Triplicate real-time PCR experiments were conducted using miScript SYBRR Green PCR Kit (QIAGEN, Valencia, CA) and the products were analyzed on an MX3005P™ Real Time PCR System (Stratagene, La Jolla, CA, USA). Results were analyzed using the 2−ΔΔCT method. The amplification conditions were as follows: initial denaturation at 95 °C for 10 min, followed by 40 cycles of 95 °C for 15 s, 62 °C for 30 s, and 72 °C for 30 s. The Ae. albopictus rpS7 gene was served as a house-keeping control.

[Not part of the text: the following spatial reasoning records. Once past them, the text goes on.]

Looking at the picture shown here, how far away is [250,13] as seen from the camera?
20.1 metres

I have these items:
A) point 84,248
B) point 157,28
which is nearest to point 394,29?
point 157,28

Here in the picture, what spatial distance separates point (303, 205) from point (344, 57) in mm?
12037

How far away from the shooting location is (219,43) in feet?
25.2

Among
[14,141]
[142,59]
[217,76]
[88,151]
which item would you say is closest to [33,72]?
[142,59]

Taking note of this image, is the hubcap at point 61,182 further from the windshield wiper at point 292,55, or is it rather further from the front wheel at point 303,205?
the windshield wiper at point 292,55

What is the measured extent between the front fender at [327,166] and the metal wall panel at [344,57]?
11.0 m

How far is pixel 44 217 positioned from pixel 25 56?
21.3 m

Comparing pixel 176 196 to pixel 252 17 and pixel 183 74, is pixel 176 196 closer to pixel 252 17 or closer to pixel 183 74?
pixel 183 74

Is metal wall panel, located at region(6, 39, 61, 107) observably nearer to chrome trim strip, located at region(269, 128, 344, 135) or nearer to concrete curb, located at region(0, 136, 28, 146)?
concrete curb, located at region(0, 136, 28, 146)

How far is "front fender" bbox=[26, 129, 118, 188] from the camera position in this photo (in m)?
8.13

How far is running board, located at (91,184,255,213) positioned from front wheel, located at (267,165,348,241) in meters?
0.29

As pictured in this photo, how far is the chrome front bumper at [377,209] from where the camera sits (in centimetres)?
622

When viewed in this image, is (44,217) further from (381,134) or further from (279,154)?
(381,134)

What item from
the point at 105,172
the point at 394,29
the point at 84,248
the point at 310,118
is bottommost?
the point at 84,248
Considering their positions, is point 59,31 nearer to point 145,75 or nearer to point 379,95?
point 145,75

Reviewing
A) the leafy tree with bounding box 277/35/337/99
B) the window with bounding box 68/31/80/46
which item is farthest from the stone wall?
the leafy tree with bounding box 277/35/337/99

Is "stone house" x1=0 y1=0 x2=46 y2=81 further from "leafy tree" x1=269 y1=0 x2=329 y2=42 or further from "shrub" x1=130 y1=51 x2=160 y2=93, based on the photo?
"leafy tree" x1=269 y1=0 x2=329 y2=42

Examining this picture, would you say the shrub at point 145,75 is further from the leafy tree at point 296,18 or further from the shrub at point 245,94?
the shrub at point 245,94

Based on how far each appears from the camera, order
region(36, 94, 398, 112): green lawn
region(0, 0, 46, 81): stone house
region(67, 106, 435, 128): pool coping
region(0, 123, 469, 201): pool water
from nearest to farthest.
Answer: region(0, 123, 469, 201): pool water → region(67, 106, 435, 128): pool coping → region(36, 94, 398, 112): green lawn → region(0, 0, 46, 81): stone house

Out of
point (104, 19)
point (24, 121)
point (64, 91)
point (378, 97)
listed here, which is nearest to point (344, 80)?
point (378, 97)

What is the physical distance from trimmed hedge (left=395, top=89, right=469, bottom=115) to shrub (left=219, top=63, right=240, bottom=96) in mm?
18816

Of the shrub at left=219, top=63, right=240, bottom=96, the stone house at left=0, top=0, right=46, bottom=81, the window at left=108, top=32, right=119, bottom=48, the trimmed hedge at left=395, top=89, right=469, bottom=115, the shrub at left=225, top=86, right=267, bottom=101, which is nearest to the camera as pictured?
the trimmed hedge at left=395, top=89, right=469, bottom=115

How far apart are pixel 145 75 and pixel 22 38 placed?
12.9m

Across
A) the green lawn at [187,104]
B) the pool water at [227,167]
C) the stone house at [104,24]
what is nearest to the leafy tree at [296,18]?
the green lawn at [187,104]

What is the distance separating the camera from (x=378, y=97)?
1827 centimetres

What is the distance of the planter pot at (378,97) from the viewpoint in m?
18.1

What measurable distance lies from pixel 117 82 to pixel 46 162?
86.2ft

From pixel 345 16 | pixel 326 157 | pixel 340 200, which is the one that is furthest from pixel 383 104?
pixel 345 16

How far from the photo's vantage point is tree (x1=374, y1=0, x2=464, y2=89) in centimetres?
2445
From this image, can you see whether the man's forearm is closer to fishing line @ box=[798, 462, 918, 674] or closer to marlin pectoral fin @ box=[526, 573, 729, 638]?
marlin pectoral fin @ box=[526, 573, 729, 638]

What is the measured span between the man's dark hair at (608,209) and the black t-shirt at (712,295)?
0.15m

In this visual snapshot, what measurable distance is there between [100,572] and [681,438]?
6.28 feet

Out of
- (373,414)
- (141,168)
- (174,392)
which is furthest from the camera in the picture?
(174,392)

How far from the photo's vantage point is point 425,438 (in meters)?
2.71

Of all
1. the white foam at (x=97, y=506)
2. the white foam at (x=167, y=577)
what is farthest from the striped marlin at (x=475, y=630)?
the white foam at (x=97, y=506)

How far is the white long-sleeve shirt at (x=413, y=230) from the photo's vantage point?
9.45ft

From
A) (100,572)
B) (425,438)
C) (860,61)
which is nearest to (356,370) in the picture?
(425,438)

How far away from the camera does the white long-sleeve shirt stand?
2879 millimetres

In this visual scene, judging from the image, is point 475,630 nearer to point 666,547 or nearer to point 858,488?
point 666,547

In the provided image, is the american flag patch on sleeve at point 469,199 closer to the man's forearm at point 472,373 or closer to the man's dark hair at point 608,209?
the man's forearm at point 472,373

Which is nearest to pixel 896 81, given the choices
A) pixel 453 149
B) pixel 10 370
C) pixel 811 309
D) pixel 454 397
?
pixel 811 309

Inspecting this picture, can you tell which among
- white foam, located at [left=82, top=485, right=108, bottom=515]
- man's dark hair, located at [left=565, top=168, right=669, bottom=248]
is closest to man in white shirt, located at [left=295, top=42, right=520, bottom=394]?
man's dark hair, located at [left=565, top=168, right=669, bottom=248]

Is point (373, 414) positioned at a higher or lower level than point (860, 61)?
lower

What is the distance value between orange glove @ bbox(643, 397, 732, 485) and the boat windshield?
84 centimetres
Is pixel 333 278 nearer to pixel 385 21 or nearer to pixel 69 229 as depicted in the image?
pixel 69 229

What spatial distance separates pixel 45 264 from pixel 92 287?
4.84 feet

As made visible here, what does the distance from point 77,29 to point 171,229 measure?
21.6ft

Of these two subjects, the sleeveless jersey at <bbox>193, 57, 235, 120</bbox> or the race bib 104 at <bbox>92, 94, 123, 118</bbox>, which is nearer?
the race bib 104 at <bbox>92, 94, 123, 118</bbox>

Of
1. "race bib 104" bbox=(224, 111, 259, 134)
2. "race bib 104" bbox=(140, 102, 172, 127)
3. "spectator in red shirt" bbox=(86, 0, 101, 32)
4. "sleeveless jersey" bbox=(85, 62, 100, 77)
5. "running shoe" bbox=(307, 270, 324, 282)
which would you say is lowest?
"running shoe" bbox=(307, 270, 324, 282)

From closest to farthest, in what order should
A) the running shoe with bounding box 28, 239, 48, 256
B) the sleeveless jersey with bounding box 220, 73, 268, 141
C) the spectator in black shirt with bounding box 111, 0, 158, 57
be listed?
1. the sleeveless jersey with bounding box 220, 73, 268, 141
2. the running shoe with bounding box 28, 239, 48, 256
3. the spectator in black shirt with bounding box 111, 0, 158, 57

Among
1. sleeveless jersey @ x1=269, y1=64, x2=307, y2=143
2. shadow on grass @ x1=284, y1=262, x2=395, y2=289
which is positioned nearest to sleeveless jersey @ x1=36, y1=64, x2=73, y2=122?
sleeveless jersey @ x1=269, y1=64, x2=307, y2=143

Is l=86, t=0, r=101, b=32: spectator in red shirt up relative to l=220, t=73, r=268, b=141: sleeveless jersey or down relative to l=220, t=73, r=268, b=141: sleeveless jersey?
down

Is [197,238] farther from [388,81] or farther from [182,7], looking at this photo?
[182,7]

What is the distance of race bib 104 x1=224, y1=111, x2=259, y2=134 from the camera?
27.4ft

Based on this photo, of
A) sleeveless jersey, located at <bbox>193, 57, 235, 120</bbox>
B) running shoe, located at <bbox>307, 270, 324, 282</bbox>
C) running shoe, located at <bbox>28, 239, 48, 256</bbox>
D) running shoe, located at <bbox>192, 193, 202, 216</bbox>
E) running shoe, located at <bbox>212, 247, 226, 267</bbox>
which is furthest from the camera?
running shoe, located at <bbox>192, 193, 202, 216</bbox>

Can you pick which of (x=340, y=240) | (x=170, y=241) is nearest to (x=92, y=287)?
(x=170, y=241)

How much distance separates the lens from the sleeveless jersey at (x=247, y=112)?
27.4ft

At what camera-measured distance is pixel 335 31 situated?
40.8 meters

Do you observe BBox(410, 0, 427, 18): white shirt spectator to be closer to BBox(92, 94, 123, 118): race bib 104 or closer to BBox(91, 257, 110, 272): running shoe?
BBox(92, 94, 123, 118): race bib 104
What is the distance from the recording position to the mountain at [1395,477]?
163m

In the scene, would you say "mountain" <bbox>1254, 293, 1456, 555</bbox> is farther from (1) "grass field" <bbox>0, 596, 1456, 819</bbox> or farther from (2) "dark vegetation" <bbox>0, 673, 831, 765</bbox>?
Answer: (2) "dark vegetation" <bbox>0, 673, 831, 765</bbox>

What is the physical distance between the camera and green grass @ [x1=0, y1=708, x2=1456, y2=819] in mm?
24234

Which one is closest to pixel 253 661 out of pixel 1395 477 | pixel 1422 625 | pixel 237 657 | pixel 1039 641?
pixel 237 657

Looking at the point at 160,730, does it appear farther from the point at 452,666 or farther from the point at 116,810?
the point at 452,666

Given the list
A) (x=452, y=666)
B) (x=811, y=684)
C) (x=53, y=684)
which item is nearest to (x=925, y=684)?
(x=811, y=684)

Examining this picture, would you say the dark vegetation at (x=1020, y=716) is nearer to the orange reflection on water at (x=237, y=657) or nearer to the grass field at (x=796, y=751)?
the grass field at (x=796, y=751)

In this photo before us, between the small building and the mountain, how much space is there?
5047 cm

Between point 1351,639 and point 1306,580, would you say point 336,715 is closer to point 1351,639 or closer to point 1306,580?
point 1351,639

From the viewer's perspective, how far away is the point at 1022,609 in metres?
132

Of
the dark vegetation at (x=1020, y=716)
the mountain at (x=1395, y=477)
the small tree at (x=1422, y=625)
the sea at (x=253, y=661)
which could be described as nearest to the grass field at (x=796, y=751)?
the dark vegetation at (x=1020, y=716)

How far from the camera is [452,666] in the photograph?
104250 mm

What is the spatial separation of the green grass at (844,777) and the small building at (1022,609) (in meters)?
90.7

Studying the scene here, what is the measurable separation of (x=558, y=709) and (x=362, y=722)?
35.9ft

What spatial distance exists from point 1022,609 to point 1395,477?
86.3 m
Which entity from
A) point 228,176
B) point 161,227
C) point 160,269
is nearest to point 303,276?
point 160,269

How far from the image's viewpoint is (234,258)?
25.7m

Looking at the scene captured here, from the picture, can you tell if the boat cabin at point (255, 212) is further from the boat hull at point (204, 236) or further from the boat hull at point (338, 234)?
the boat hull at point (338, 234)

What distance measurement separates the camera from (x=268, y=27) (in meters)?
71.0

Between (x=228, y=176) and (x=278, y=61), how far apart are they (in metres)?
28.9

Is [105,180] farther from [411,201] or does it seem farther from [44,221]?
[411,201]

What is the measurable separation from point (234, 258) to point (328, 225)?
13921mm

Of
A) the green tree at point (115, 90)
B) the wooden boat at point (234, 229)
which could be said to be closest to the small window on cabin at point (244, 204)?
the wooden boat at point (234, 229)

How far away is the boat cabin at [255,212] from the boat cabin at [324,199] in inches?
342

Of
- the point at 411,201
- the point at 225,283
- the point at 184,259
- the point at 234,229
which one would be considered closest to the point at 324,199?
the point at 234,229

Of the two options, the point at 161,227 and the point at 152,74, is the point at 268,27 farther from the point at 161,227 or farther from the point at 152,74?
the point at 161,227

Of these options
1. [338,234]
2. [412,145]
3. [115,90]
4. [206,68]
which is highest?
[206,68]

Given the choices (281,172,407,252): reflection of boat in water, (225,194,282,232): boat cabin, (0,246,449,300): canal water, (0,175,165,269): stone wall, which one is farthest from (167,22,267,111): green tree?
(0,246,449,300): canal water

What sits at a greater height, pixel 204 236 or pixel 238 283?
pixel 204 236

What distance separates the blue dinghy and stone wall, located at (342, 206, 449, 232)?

The PCR primers for five PSGs were shown below:

  • PGANT3-F: CGTTGGACATTACGTGGGGA

  • PGANT3-R: GCAGCAGATCTTTCGCTTGG

  • ACC-F: TTCCGGACGGATACCTCTGT

  • ACC-R: ACGGAAGCAATCTGCTGTGA

  • ATP6V1E1-F: ATGTCGTTGTCACCCTGGAC

  • ATP6V1E1-R: ACCTTGATGCGAGACGACTG

  • Dve-1-F: TTTCCTGCTTTGCGAAGTGC

  • Dve-1-R: TCGGTACGGGCCTTCTTTTC

  • DYNC1H1-F: GGCTCGCCAAATCGACAATC

  • DYNC1H1-R: GGACAGTTTGGCACGGAAAC

  • RpS7-F: ATGAACTCGGACCTGAAG

  • RpS7-R: TTCTTGCTGTTGAACTCG

Behavior experiments

To further investigate the function of PGANT3, we conducted blood-feeding experiments using female mosquitoes that had been injected with approximate 40–70 ng of dsRNA and were active. Mosquitoes were selected for dsRNA injection within 24 h after eclosion, as previously described. The mosquitoes were divided into three groups: wild-type (WT), GFP dsRNA-injected, and PGANT3 dsRNA-injected. Two days post-injection, when the dsRNA interference efficiency was expected to be at its peak (as indicated in Fig. 5B), the mosquitoes were placed in translucent cages and fed on blood meals as described earlier. After a strict 6-hours blood meal period, the mosquitoes were anaesthetized with carbon dioxide. We visually assessed which mosquitoes had taken a blood meal, categorizing them as the “blood group”. Subsequently, mosquitoes without obvious abdominal distention were dissected under a stereoscope, and those with blood in their mid-guts were also included in the “blood group”. The percentage of blood-fed or non-blood-fed mosquitoes relative to the total number of mosquitoes was used to calculate the blood-feeding rate. Triplicate experiments were performed to ensure reliability.